Start Records to use

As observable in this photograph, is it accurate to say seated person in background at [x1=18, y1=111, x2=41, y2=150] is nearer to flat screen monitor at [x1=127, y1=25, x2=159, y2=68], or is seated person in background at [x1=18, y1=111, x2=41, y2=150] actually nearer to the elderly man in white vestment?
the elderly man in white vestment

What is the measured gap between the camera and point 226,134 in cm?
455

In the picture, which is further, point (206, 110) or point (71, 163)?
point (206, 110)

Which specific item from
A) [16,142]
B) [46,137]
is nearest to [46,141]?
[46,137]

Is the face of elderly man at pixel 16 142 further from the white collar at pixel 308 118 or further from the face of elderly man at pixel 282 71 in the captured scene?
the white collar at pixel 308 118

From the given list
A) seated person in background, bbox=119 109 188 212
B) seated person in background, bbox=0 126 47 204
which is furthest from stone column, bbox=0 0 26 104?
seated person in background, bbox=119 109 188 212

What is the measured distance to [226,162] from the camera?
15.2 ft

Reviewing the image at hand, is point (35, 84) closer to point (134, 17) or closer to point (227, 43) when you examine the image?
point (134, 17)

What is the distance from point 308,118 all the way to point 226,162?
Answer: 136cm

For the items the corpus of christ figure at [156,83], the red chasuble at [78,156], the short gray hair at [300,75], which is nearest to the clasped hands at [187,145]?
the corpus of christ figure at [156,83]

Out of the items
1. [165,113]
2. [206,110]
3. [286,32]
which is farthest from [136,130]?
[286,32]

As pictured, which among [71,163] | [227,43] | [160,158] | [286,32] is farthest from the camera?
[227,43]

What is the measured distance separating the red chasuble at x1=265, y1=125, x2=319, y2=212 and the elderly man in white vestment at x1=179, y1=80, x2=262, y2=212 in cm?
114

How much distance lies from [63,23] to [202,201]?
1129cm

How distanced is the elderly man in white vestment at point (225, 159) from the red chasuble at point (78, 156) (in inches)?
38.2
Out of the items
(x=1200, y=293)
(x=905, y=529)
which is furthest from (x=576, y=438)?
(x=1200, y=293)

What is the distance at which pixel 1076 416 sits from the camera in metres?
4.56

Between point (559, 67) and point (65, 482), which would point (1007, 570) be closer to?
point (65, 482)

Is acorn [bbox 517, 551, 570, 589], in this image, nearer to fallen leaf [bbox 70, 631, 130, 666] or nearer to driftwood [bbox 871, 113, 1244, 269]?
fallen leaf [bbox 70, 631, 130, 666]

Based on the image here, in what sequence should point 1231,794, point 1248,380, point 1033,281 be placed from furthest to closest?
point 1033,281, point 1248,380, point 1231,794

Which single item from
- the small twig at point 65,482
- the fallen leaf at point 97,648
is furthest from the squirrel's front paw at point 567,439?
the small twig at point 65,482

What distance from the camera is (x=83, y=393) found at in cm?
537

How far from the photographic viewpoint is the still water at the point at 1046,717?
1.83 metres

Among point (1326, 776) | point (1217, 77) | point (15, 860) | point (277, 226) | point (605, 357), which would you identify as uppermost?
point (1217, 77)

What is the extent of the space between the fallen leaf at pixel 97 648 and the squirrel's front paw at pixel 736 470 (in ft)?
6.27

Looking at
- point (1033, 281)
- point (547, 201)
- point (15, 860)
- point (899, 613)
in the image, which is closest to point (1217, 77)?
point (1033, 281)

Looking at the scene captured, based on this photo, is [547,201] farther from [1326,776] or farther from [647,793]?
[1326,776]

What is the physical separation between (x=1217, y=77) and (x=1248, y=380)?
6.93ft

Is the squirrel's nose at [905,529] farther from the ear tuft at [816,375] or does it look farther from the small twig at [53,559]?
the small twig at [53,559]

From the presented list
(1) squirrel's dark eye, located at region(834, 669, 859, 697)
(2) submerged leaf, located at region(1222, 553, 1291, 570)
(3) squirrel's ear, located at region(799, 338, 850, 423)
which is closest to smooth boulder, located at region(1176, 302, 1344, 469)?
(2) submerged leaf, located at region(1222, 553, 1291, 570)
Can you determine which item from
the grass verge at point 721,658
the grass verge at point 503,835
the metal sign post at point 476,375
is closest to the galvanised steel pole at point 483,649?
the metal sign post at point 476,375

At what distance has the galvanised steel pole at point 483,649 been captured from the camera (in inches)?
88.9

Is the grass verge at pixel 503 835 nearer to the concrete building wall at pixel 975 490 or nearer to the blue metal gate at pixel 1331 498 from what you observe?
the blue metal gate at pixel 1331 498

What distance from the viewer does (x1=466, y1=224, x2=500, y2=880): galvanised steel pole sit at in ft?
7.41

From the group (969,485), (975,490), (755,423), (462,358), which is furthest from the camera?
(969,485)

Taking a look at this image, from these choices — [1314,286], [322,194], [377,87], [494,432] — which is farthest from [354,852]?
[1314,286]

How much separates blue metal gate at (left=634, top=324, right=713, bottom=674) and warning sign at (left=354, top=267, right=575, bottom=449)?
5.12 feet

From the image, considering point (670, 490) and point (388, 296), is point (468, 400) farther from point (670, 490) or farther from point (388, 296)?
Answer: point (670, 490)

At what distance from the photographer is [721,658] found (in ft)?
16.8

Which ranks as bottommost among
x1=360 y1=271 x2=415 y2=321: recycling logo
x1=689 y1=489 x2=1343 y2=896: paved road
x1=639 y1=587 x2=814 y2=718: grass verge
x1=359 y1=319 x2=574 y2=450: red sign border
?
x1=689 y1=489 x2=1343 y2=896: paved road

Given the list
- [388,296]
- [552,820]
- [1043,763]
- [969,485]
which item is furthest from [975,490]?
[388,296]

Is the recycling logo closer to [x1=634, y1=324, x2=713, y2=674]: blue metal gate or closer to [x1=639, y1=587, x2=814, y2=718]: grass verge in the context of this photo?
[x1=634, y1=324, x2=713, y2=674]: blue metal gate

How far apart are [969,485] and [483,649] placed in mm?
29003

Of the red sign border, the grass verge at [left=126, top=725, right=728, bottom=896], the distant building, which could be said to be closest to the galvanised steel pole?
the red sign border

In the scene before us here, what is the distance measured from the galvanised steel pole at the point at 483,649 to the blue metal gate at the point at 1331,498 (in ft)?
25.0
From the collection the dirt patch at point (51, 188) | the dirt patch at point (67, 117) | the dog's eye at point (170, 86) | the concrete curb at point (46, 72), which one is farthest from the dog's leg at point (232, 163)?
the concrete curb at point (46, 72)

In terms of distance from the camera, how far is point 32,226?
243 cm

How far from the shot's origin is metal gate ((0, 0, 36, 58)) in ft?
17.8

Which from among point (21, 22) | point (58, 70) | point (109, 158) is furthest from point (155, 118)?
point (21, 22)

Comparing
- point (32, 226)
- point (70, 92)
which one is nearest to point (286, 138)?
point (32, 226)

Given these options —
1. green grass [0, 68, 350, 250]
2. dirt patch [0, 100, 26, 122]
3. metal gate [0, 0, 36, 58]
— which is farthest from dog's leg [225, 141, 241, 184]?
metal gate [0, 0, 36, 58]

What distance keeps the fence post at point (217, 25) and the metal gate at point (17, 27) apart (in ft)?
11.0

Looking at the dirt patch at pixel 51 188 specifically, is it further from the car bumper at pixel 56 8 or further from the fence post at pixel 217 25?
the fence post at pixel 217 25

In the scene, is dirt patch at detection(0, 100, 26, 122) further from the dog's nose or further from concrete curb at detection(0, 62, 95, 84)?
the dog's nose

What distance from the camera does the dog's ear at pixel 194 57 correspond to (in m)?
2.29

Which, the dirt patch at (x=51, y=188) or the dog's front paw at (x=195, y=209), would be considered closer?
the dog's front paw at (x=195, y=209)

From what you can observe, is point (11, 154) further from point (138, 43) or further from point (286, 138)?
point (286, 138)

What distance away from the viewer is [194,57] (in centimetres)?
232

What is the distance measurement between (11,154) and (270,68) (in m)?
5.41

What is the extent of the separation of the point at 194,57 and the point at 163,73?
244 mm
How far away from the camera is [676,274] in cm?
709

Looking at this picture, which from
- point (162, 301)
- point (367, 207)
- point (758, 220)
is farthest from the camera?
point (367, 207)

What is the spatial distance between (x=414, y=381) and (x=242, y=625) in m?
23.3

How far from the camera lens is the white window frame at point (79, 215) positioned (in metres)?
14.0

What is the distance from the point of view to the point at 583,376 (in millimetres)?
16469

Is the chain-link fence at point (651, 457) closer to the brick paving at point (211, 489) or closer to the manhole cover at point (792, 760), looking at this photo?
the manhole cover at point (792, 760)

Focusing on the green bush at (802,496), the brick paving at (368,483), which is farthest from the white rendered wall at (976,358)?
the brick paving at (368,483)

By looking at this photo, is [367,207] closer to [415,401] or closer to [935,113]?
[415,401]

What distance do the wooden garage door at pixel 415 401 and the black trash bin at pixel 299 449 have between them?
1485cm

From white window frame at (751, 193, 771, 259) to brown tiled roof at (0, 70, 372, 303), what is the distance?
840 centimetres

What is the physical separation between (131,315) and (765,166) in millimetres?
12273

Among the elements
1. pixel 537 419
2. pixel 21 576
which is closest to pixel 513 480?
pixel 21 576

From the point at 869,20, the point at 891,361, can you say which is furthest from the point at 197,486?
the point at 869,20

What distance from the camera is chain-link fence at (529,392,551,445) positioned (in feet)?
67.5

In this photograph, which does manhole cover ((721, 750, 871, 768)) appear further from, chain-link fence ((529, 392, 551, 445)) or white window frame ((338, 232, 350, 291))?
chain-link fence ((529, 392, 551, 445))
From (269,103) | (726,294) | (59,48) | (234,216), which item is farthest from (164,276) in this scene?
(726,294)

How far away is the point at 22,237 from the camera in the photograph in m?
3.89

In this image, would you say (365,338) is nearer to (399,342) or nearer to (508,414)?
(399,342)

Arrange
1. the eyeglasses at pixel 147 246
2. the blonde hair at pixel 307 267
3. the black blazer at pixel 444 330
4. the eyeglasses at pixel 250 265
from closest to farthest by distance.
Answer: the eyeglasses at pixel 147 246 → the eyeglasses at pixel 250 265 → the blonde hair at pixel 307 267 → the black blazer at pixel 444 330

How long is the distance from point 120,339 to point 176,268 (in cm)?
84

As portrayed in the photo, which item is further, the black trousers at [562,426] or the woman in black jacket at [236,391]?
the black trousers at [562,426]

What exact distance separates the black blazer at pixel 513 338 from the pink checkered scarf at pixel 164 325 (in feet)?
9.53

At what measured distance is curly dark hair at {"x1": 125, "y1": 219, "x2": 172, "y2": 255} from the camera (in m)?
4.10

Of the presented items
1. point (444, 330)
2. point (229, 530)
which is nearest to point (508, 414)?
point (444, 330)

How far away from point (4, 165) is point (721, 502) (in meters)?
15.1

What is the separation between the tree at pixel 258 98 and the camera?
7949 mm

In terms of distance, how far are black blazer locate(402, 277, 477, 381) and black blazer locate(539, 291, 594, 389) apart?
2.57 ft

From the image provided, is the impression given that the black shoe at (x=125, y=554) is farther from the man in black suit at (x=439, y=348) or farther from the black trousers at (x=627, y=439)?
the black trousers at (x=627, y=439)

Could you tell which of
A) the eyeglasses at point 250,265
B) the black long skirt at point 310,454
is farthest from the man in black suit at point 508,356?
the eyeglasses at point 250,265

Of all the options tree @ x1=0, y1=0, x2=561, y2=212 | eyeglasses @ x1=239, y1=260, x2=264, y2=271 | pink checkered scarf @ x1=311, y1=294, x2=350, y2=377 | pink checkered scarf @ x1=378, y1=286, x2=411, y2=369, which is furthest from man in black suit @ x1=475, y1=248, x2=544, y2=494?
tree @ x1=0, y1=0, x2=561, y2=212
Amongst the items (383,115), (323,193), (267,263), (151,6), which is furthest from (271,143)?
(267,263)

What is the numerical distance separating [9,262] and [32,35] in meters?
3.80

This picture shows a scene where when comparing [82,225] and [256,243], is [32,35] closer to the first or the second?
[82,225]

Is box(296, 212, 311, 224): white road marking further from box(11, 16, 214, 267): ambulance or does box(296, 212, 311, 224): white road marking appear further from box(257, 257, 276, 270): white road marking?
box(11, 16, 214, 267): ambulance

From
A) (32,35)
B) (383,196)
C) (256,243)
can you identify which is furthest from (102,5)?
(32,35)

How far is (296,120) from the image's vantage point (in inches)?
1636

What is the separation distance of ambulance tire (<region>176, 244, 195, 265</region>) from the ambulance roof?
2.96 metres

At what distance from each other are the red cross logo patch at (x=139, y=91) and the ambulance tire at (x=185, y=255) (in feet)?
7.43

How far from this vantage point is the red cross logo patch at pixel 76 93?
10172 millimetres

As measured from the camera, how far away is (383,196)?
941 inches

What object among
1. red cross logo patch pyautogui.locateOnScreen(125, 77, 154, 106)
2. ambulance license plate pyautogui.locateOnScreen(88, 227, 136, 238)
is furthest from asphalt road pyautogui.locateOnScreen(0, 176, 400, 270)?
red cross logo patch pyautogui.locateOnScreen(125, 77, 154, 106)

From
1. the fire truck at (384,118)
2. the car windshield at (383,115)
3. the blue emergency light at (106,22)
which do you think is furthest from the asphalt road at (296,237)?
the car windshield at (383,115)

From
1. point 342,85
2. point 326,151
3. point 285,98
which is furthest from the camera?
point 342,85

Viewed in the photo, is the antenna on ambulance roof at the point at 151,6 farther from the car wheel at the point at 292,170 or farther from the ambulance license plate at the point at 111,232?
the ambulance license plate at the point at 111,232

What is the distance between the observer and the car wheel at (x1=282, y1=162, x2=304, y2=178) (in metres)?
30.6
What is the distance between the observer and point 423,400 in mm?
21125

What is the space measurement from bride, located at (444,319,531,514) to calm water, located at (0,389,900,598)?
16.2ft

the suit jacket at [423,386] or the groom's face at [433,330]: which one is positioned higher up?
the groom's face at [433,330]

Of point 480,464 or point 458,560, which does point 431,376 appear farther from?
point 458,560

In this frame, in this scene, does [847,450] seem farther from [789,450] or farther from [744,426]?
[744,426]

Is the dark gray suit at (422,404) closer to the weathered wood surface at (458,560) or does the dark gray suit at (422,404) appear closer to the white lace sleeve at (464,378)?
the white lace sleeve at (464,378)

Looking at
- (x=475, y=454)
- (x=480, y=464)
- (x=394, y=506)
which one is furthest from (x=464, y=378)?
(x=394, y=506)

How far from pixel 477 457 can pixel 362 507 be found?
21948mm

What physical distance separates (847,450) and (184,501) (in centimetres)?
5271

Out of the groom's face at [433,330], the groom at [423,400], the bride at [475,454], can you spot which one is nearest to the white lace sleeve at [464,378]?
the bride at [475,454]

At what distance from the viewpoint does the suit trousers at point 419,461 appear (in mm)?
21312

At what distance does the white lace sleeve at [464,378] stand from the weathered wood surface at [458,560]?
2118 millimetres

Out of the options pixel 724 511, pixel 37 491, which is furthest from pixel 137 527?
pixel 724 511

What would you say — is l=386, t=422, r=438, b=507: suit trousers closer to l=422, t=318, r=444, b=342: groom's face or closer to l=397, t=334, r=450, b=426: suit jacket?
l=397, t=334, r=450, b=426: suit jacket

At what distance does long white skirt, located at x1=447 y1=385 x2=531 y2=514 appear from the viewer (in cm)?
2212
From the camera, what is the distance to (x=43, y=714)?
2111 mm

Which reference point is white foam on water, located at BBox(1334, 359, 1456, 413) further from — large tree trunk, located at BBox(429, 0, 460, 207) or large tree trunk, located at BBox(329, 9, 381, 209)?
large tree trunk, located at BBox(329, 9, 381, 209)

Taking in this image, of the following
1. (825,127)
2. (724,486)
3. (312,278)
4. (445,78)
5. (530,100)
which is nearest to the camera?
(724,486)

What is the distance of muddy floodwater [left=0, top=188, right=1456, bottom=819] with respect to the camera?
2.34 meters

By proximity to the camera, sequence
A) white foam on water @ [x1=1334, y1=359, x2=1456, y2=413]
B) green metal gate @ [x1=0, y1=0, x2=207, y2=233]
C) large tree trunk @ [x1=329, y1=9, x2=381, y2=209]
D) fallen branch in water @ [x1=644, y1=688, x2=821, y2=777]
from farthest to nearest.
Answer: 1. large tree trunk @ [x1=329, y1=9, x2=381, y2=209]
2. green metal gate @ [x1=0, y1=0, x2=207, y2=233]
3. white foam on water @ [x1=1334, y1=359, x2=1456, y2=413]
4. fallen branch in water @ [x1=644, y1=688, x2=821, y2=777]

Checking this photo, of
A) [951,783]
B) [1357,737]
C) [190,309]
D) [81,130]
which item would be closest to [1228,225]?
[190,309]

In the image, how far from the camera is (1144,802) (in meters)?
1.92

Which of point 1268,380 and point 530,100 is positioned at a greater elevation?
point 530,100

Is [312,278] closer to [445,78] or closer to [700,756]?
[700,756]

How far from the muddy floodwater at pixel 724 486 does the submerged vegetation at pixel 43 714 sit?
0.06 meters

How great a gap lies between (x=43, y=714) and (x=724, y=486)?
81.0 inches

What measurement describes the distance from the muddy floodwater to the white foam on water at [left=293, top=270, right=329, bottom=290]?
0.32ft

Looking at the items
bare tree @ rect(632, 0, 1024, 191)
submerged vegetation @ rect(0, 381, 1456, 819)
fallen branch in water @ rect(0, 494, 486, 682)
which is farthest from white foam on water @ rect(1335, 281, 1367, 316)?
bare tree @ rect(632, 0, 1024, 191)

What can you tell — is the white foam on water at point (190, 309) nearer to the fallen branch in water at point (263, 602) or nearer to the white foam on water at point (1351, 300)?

End Records to use

# Problem:
The line containing "How far from the muddy" marks the start; retype it and each line after it through the end of the records above, exactly.

# Task result:
How far from the muddy floodwater at pixel 724 486 does the submerged vegetation at pixel 43 714 sit?
0.06 meters

How great a gap lies between (x=43, y=714) and (x=724, y=486)?
81.0 inches

What measurement describes the distance from the muddy floodwater to the white foam on water at [left=293, top=270, right=329, bottom=290]?
0.32ft

Looking at the items
bare tree @ rect(632, 0, 1024, 191)
submerged vegetation @ rect(0, 381, 1456, 819)
fallen branch in water @ rect(0, 494, 486, 682)
which is farthest from white foam on water @ rect(1335, 281, 1367, 316)?
bare tree @ rect(632, 0, 1024, 191)

What can you tell — is the white foam on water at point (190, 309) nearer to the fallen branch in water at point (263, 602) or nearer to the white foam on water at point (1351, 300)?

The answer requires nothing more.